Stephen Clancy

Stephen Clancy

Professor, Department of Art History
Faculty, School of Humanities and Sciences
Faculty, Honors Program
Faculty, Classical Studies
Faculty, Jewish Studies
Faculty, Medieval and Renaissance Studies

Specialty:Medieval and Northern Renaissance art and architecture
Phone:(607) 274-1261
E-mail:clancy@ithaca.edu
Office:G117 Gannett Center
Ithaca, NY 14850

I began my career not as an academic but as a lawyer, practicing law in both California and Vermont before returning to grad school to get my Ph.D in Art History.  I teach a wide range of courses on the art and architecture of the Middle Ages and Northern Renaissance, and also contribute to the department's Introduction to Visual Culture and Episodes in Western Art courses.  I began my research career by focusing on fifteenth-century illuminated manuscripts of France and Flanders, specifically focusing on two illuminators well known among well-to-do patrons: Jean Fouquet and Simon Marmion. In recent years I have been exploring issues more directly related to what I teach and more directly relevant to my students.  For example, I worked with a team of students to investigate how technology can open up new avenues for understanding the art and architecture of the distant past, in a project entitled "Virtual Chartres Cathedral." More recently I've developed a course entitled "Muslims, Jews, and Christians in Medieval Spain," which examines the rich cultural interactions that took place on the Iberian peninsula during the Middle Ages, and their implications for the modern era.

Projects such as these have also allowed me to travel to parts of the globe I otherwise might never have seen.  During the spring 2010 semester, for example, I spent 12 weeks as a Visiting Fellow at the Australian National University's Humanities Research Centre in Canberra, investigating the roles that images play in shaping cultural identity.
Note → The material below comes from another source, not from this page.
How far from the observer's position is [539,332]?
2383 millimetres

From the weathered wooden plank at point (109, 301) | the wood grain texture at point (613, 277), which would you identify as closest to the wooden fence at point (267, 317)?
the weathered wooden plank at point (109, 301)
My most recent course-development project – entitled "Making Jewish Art History" – took me to a number of medieval Jewish cultural sites in Germany and France where the past is being recreated and reinvented, including the strange case of the alleged medieval synagogue in Chablis, France, recently restored by one of the town's wealthiest wine-makers. And during a number of summers over the past fifteen or so years, I've served as a study leader on tours organized by the American Museum of Natural History; I will be leading a tour of the Baltic region in June 2013.

And I always enjoy traveling with students on our annual departmental field trip, which in late September 2012 took us to Philadelphia.